Matei Donici (Romanian pronunciation: [maˈtej ˈdonitʃʲ]; Russian: Матвей Степанович Донич, romanizedMatvey Stepanovich Donich; 8 January 1847 – 26 September 1921) was a Romanian poet, Imperial Russian Army general, and politician from Bessarabia. He was born at a time when his native region, as the eastern half of Moldavia, had been taken over by the Russian Empire and organized into a Bessarabia Governorate; his family belonged to Moldavian boyardom, having managed to preserve its estates. Though seeking and obtaining integration within the Russian nobility, the Donicis secretly cultivated Romanian nationalism, which shaped Matei's own outlook on politics. In the late 1860s, after flunking out of the Russian education system, he spent some time in Odesa and at his Bessarabian manor, composing poetry which spoke of Moldovans as a subset of the Romanians, and which included an all-out critique of Tsarist autocracy.

Donici tried to shun Russification, but was eventually pushed into a military career, and as such forced to maintain discretion about his nationalist ideals—though he continued to network with members of the emerging Romanian movement, including in particular the landowner Vasile Stroescu. Graduating as a cavalry cadet in 1874, Donici saw action with the Royal Serbian Army in the Serbian war of independence, and was then drafted for the Russo-Turkish War. Both conflicts also took him to the United Principalities (the core state of modern Romania), and allowed him to connect directly with mainstream Romanian literature. Receiving a head wound and permanent scar in the Battle of Shipka Pass, he continued to advance through the ranks. He was called up as a cavalry colonel for the Russo-Japanese War, but was captured by the Imperial Japanese Army. In the aftermath, he became a general.

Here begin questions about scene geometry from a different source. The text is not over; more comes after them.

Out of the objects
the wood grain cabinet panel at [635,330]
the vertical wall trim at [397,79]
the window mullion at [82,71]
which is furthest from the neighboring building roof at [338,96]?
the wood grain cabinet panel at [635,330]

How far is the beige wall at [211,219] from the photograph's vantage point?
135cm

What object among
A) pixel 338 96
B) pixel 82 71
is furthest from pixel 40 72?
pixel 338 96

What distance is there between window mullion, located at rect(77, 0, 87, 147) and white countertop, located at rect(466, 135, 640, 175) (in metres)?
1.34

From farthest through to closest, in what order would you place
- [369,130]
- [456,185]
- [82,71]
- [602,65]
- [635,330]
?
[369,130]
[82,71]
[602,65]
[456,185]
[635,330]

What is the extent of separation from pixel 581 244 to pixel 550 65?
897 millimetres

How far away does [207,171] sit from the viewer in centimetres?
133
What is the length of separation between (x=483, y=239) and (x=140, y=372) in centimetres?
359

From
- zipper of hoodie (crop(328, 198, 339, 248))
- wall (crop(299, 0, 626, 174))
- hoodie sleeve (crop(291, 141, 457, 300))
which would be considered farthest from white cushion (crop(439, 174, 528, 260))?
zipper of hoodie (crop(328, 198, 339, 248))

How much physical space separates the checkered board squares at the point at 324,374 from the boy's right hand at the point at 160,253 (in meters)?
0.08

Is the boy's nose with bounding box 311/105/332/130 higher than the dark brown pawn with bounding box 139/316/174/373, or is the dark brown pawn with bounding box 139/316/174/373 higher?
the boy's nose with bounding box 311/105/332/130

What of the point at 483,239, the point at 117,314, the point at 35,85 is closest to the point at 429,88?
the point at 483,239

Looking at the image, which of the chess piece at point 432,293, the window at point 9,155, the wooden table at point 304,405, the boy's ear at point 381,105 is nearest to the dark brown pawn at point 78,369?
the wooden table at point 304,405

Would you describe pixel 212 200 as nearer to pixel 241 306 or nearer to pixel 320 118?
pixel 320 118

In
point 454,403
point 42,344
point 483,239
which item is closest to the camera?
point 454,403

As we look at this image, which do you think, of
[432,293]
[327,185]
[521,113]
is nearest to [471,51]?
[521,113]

Donici was reactivated politically by the Romanian Bessarabian caucus during the February Revolution of 1917: already in his seventies, Donici was a founding member of the National Moldavian Party (PNM) in Chișinău, and also affiliated with the Moldavian Progressive Party in Odesa. The final stages of World War I saw the union of Bessarabia with Romania; this effort was supported at an international level by his niece, Elena Donici. Donici himself was seen by the PNM ideologue Onisifor Ghibu as a rather incompetent and weak champion of the cause. He lived to see the union, but died shortly after at Tighina as a subject of the Romanian Kingdom.